When I was young, my body was frail and I was often ill. By the time I had suffered the twentieth boil on my skin, I began to feel alarmed about the situation. I thereupon learned various martial arts from friends, which indeed had an effect on my health, but much more so when I learned Wang Family Boxing from the focused and dedicated Xu Yiqian.
Wang Family Boxing was created by Wang Yuequn, called Yanzhou, a native of Nantong. Practitioners of it are very rare and Xu’s father passed it down to him alone. I had visited Xu’s father, Xu Huaicheng, because of the achievements of their family. He was already an old man settled into his retirement, but he was happy to receive me and suddenly demonstrated a leap as impressive as that of a robust young man. His eldest son Jiliu, called Yiquan, had also learned many skills for his own enjoyment. My acquaintance with Xu Yiqian thus began because of this.
Xu is a somewhat reclusive man and does not stand out since he is not remarkably tall, though his eyes are very bright. He is skillful at calligraphy in the style of Yan Zhenqing and he writes compositions in language that is simple and deliberate. He has the unassuming look of a scholar, as though his clothes are about to overwhelm him, and so it is surprising and unexpected for such a man to also be skillful at martial arts.
I later traveled south of the Yangzte River and lost touch with him for more than ten years due to the distraction of various hardships, though I frequently thought about him and wondered if he had simply vanished into obscurity. In the autumn of 1935, I came to study at the Martial Arts Institute in Nanjing and was delighted to find that Xu Yiqian was there. He had come at the request of Zhang Zhijiang, who was unsatisfied with the Institute’s literary output. Xu has thus been producing boxing arts textbooks, several of which have since been published. In the summer of this year, he showed me his manuscript for the Sancai [“Three Realms”] Sword set, and he urged me to write a preface for it.
He both practices his skills and writes about them every day, and thus not only are his movements flawless in appearance, he is also able to transmit the deeper ideas of these arts. Instead of being satisfied at having obtained his own understanding, he goes further and shares this material with the world, which seems to me to be quite impeccable conduct.
I read in the “Bibliographical Records” in the Book of Han that there were a hundred ninety-nine chapters on military skills, among them “six chapters on bare-handed fighting” and “thirty-eight chapters on swordsmanship”, and so we can know that such things already had a strong presence in those early days. However, scholars in later generations became embarrassed to practice martial arts, and it was left to simpler men to pass it down in alleyways. These illiterate men were incapable of writing down the principles in order to further the spread of martial arts. The purpose of these arts was therefore limited to self-defense and bodyguard services, and their value as a means of strengthening the masses was not yet understood.
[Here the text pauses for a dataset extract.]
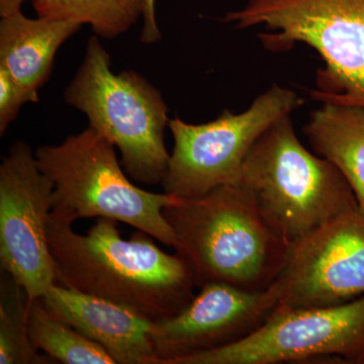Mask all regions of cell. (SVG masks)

Schools have recently come to know the value of physical education, but have only been utilizing foreign forms of exercise, such as: long jump, high jump, running, swimming, soccer, discus throwing, and so on. To start a school without having these things in the curriculum would look downright amateurish. However, foreign exercises are too intense for weaker people, draining all of their energy until they look completely demoralized and then requiring they take a long time to recover. How can this be beneficial for the body?
The practicing of Chinese martial arts is very different. The more diligently you work at it, the more results you will see, and the more refined your skill becomes, the more the effects will show. It is a means of exercising the whole body rather than overemphasizing any particular part. It is a moderate form of exercise rather than being suitable only for the strong. There is no better method for invigorating the body. Those who do not understand this show a total lack of discernment, like someone who treasures stones from the Kingdom of Yan and discards jade from the Kingdom of Zhao.
It has now been a good many years since the Central Martial Arts Institute was established. Its director Zhang Zhijiang has been promoting it well and more martial arts masters are drawn to it each day, including Xu Yiqian with his literary skill which will help to wash away the uneducated past that is associated with practitioners. I am sure that a prosperous age for our martial arts is not far away, that they will spread throughout the nation and become so popular that they will live on forever. How marvelous it will be.